To test the usefulness of the ICA analysis and visualization method, explained in Chapter 4, the data from a real functional magnetic resonance imaging (fMRI) study was analyzed. It is important that the method is tested with real world data, since an artificial data set would not prove the usefulness under realistic noise and variability structures. Additionally, the method might reveal unseen phenomena from the data.

The experiments involved 14 voluntary subjects, which are referred to only by their initials to protect their anonymity. The stimulus and scanning conditions were repeated as closely as possible for each subject to allow the comparison of results between subjects.


6.1.1 Auditory Stimulation

The study used an auditory stimulus, which consisted of repetitions of spoken text with resting periods in between. These periods were repeated four times during the experiment. The results should reflect this by showing activation at least on the primary auditory areas, but also on additional language and memory related areas. The activation time-courses of these areas should be somewhat related to the stimulus, especially on the primary areas.


6.1.2 Volume Acquisition

During the four repetitions of speech and resting periods 10 full head volumes were acquired in each condition with a scanning interval of approximately 3 seconds, resulting in a total of 80 volumes. The scanning was done using a 3 Tesla GE scanner in the Advanced Magnetic Imaging Centre (AMI-Centre) of the Helsinki University of Technology.

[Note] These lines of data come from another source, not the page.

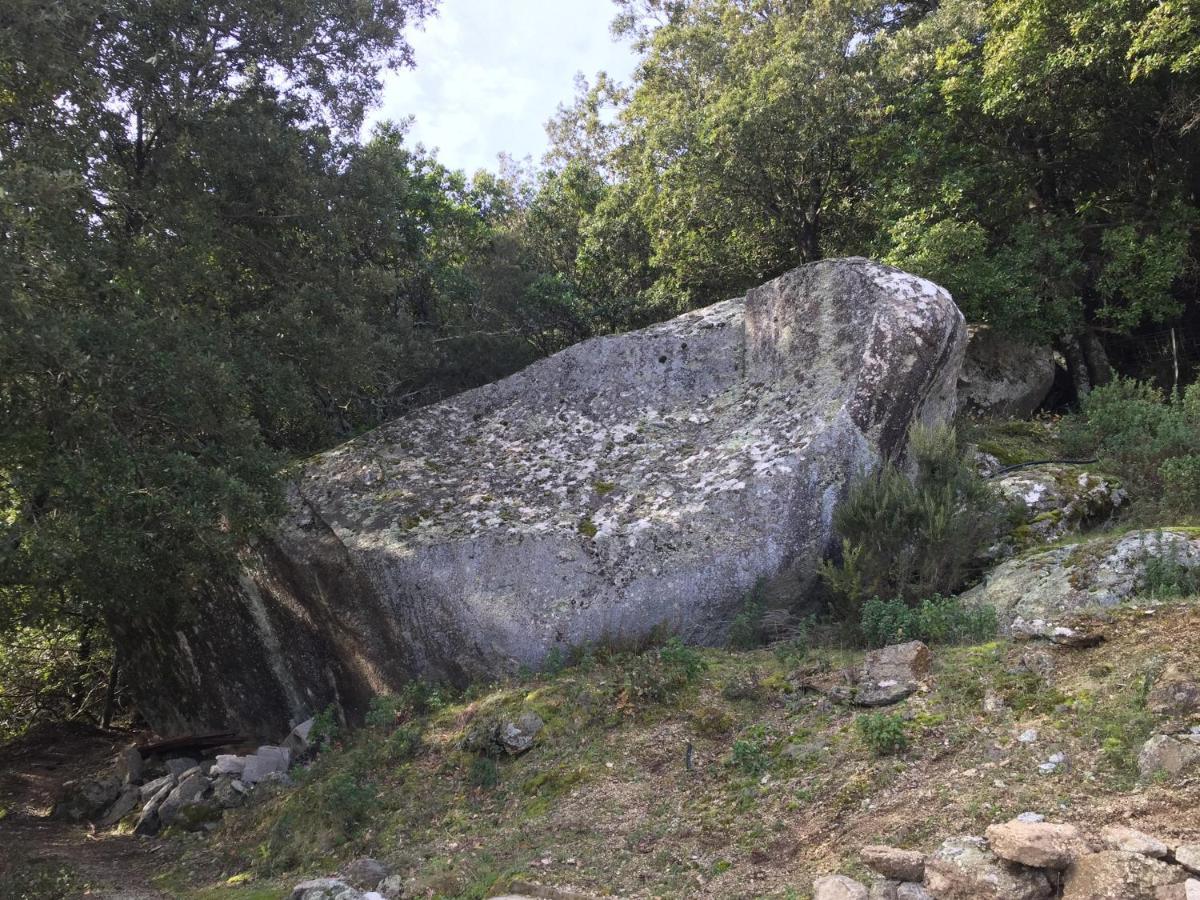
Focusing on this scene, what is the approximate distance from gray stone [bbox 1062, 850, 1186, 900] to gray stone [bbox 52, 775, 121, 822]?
9.16m

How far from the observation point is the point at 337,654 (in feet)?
28.2

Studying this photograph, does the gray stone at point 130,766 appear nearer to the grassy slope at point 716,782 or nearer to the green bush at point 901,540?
the grassy slope at point 716,782

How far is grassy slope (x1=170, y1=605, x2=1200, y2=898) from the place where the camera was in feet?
13.9

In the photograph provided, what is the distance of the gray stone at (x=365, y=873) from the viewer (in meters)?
5.11

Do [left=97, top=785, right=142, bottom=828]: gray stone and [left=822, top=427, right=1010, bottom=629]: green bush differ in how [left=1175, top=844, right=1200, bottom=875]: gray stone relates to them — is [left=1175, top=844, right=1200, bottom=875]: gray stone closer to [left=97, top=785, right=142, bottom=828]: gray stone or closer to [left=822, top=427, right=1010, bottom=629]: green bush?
[left=822, top=427, right=1010, bottom=629]: green bush

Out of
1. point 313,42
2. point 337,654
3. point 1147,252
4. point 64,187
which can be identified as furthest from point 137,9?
point 1147,252

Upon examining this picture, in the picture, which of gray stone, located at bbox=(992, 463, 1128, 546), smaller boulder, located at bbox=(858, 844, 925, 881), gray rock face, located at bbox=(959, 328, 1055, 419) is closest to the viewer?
smaller boulder, located at bbox=(858, 844, 925, 881)

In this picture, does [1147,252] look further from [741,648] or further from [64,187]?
[64,187]

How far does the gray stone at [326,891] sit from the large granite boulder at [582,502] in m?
2.98

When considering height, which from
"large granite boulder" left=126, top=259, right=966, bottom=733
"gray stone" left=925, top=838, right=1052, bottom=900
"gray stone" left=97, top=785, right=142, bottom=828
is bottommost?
"gray stone" left=97, top=785, right=142, bottom=828

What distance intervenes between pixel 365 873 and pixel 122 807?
16.4 ft

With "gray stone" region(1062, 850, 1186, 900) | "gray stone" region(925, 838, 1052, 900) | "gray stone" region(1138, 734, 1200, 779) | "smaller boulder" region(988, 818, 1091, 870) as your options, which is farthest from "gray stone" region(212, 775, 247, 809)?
"gray stone" region(1138, 734, 1200, 779)

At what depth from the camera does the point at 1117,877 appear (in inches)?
129

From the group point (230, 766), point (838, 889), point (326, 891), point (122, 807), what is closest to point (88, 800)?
point (122, 807)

It is common that under a hypothesis driven experiment the scanning is focused only on a few slices of the brain, which have been classified as interesting beforehand. Sometimes this is beneficial, since it could allow faster scanning or increased resolution, but as ICA is a purely data-driven method it would be rather impossible to define the interesting regions of the brain beforehand. And again, such scanning would limit the data too much to fully characterize unexpected phenomena.


6.1.3 Volume Preparation

Before analysis, the volumes were processed in the usual way (c.f., Worsley and Friston, 1995) fMRI data is processed when using the traditional analysis method (see Section 2.3.2). This was done with the SPM toolbox (SPM, 1999) and resulted, for each of the 14 subjects, in 80 volumes with a resolution of $ 95 \times 79 \times 69$ voxels. Additionally, the volumes were masked with a cortical mask to remove uninteresting voxels outside the brain. This effectively lowered the amount of data to half, still leaving an intimidating $ 80 \times 254484$ observation matrix per subject.


6.2 Individual Experiments

The observation matrix of each subject was then analyzed with the method described in Section 4.3. The FastICA algorithm was run 100 times using a bootstrapping of 20% and PCA whitening to the 30 strongest principal components in each run. FastICA was used in symmetric mode with nonlinearity tanh, estimating 15 independent components in each run.

This resulted in 1500 independent component estimates per subject, which were then clustered with correlation threshold 0.8 and power 8. All parameter values in the experiments were chosen heuristically, based on earlier trials.


6.3 Group Experiment

As mentioned earlier the described individual experiment was repeated under the same conditions for all 14 subjects. Although the analysis of consistency within the whole group is beyond the scope of this thesis, some general observations can still be possible and could prove valuable. Therefore the complete results for all subjects were kept in an easily comparable form.